Читать книгу The Causes of the Corruption of the Traditional Text of the Holy Gospels - John William Burgon - Страница 12
§ 4.
ОглавлениеIt may be regarded as certain that most of the aberrations discoverable in Codexes of the Sacred Text have arisen in the first instance from the merest inadvertency of the scribes. That such was the case in a vast number of cases is in fact demonstrable. [Inaccuracy in the apprehension of the Divine Word, which in the earliest ages was imperfectly understood, and ignorance of Greek in primitive Latin translators, were prolific sources of error. The influence of Lectionaries, in which Holy Scripture was cut up into separate Lections either with or without an introduction, remained with habitual hearers, and led them off in copying to paths which had become familiar. Acquaintance with 'Harmonies' or Diatessarons caused copyists insensibly to assimilate one Gospel to another. And doctrinal predilections, as in the case of those who belonged to the Origenistic school, were the source of lapsing into expressions which were not the verba ipsissima of Holy Writ. In such cases, when the inadvertency was genuine and was unmingled with any overt design, it is much to be noted that the error seldom propagated itself extensively.]
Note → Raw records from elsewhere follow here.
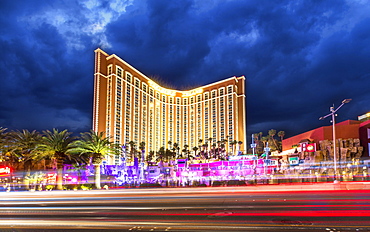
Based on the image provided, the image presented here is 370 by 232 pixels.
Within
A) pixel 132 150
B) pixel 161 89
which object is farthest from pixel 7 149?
pixel 161 89

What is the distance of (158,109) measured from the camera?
17250cm

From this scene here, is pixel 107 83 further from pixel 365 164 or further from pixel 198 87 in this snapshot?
pixel 365 164

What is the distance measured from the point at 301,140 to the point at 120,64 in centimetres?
10208

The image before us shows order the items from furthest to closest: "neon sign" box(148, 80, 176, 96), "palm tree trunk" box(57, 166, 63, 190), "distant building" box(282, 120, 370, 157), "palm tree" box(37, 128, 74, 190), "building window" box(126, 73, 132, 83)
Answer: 1. "neon sign" box(148, 80, 176, 96)
2. "building window" box(126, 73, 132, 83)
3. "distant building" box(282, 120, 370, 157)
4. "palm tree" box(37, 128, 74, 190)
5. "palm tree trunk" box(57, 166, 63, 190)

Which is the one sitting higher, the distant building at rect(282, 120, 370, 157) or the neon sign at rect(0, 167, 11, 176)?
the distant building at rect(282, 120, 370, 157)

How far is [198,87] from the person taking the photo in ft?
623

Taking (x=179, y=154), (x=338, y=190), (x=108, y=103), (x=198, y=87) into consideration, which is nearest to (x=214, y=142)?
(x=179, y=154)

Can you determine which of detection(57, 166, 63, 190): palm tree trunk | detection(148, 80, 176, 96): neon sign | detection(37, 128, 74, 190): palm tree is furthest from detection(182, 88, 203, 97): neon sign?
detection(57, 166, 63, 190): palm tree trunk

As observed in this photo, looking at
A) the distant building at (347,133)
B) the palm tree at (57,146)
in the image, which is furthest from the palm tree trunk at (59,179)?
the distant building at (347,133)

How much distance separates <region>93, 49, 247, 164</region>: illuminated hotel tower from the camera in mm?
131750

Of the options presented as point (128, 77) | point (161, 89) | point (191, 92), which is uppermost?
point (128, 77)

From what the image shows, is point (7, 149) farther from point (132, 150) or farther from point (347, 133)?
point (132, 150)

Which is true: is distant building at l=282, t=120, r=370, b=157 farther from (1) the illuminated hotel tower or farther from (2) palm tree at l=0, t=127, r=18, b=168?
(1) the illuminated hotel tower

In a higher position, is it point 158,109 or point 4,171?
point 158,109
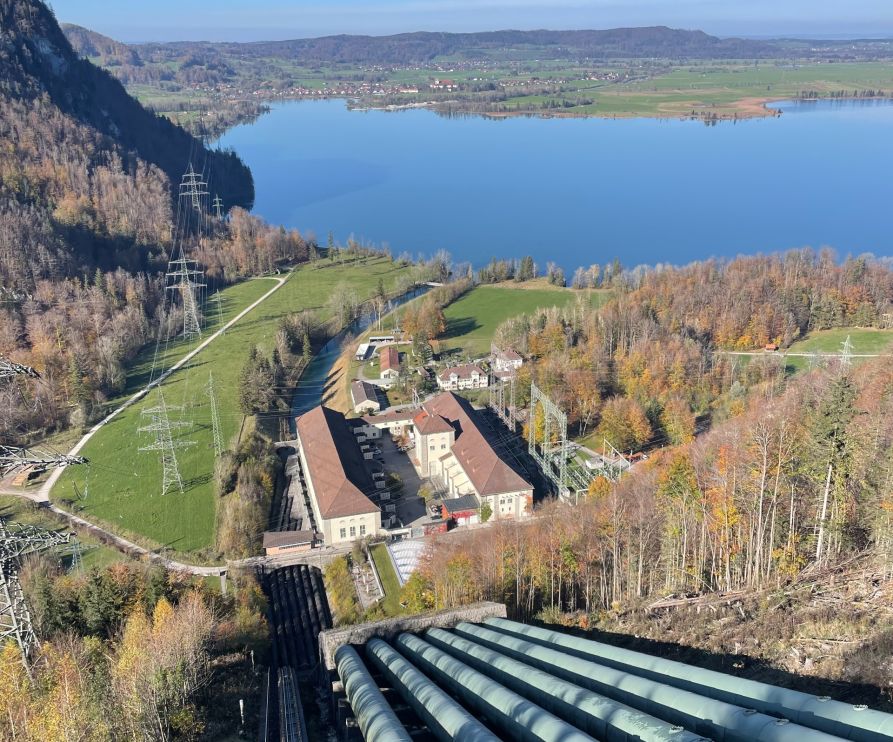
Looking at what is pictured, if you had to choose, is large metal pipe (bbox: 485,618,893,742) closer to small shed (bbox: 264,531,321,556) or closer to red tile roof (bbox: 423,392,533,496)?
red tile roof (bbox: 423,392,533,496)

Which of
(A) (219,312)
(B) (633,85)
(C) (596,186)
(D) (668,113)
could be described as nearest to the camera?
(A) (219,312)

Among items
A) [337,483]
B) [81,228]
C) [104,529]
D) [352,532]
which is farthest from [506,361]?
[81,228]

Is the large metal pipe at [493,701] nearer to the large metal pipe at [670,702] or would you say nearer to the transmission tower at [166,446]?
the large metal pipe at [670,702]

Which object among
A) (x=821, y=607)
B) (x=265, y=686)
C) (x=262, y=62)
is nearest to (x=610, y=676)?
(x=821, y=607)

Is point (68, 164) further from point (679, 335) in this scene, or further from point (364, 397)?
point (679, 335)

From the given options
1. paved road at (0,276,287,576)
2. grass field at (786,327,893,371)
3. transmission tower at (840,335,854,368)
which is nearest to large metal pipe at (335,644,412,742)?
paved road at (0,276,287,576)
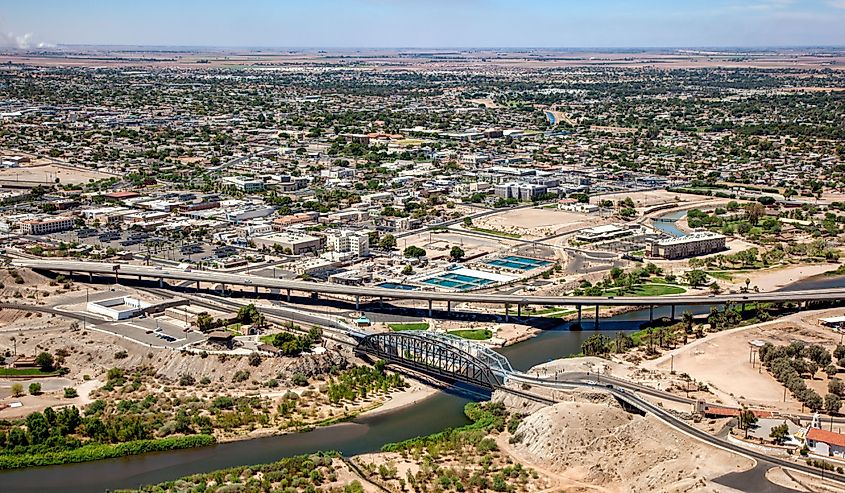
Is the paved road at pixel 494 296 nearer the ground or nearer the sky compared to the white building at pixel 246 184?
nearer the ground

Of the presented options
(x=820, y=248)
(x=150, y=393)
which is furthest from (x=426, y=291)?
(x=820, y=248)

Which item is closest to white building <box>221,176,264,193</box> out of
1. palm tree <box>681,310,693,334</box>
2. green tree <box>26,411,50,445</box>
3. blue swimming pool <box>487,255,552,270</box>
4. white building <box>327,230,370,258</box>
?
white building <box>327,230,370,258</box>

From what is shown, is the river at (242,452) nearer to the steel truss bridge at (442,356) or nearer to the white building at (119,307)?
the steel truss bridge at (442,356)

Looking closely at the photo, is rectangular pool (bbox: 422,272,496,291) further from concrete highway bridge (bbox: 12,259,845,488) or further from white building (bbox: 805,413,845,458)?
white building (bbox: 805,413,845,458)

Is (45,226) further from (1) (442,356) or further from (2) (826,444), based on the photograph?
(2) (826,444)

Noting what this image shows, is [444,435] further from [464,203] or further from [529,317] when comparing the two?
[464,203]

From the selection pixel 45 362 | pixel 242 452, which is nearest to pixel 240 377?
pixel 242 452

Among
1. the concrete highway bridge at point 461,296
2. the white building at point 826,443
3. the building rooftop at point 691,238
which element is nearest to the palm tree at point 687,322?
the concrete highway bridge at point 461,296
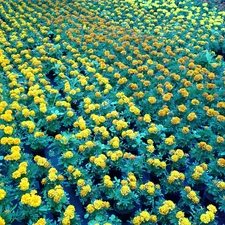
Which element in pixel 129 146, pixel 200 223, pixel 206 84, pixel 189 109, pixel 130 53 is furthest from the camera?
pixel 130 53

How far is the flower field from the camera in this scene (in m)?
3.15

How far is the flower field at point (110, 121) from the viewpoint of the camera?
315 centimetres

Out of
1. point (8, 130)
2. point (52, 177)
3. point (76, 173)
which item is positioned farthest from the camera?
point (8, 130)

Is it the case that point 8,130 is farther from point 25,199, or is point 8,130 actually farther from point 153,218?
point 153,218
But next, well-meant endeavours must have been made at a very early period 'to rectify' (διορθουν) the text thus unintentionally corrupted; and so, what began in inadvertence is sometimes found in the end to exhibit traces of design, and often becomes in a high degree perplexing. Thus, to cite a favourite example, it is clear to me that in the earliest age of all (A.D. 100?) some copyist of St. Luke ii. 14 (call him X) inadvertently omitted the second εν in the Angelic Hymn. Now if the persons (call them Y and Z) whose business it became in turn to reproduce the early copy thus inadvertently depraved, had but been content both of them to transcribe exactly what they saw before them, the error of their immediate predecessor (X) must infallibly have speedily been detected, remedied, and forgotten—simply because, as every one must have seen as well as Y and Z, it was impossible to translate the sentence which results—επι γης ειρηνη ανθρωποις ευδοκια. Reference would have been made to any other copy of the third Gospel, and together with the omitted preposition (εν) sense would have been restored to the passage. But unhappily one of the two supposed Copyists being a learned grammarian who had no other copy at hand to refer to, undertook, good man that he was, proprio Marte to force a meaning into the manifestly corrupted text of the copy before him: and he did it by affixing to ευδοκια the sign of the genitive case (σ). Unhappy effort of misplaced skill! That copy [or those copies] became the immediate progenitor [or progenitors] of a large family—from which all the Latin copies are descended; whereby it comes to pass that Latin Christendom sings the Hymn 'Gloria in excelsis' incorrectly to the present hour, and may possibly sing it incorrectly to the end of time. The error committed by that same venerable Copyist survives in the four oldest copies of the passage extant, B* and [Symbol: Aleph]*, A and D—though happily in no others—in the Old Latin, Vulgate, and Gothic, alone of Versions; in Irenaeus and Origen (who contradict themselves), and in the Latin Fathers. All the Greek authorities, with the few exceptions just recorded, of which A and D are the only consistent witnesses, unite in condemning the evident blunder[16].
I once hoped that it might be possible to refer all the Corruptions of the Text of Scripture to ordinary causes: as, careless transcription—divers accidents—misplaced critical assiduity—doctrinal animus—small acts of unpardonable licence.
But increased attention and enlarged acquaintance with the subject, have convinced me that by far the larger number of the omissions of such Codexes as [Symbol: Aleph]BLD must needs be due to quite a different cause. These MSS. omit so many words, phrases, sentences, verses of Scripture—that it is altogether incredible that the proximity of like endings can have much to do with the matter. Inadvertency may be made to bear the blame of some omissions: it cannot bear the blame of shrewd and significant omissions of clauses, which invariably leave the sense complete. A systematic and perpetual mutilation of the inspired Text must needs be the result of design, not of accident[17].
[It will be seen therefore that the causes of the Corruptions of the Text class themselves under two main heads, viz. (I.) Those which arose from Inadvertency, and (II.) Those which took their origin in Design.]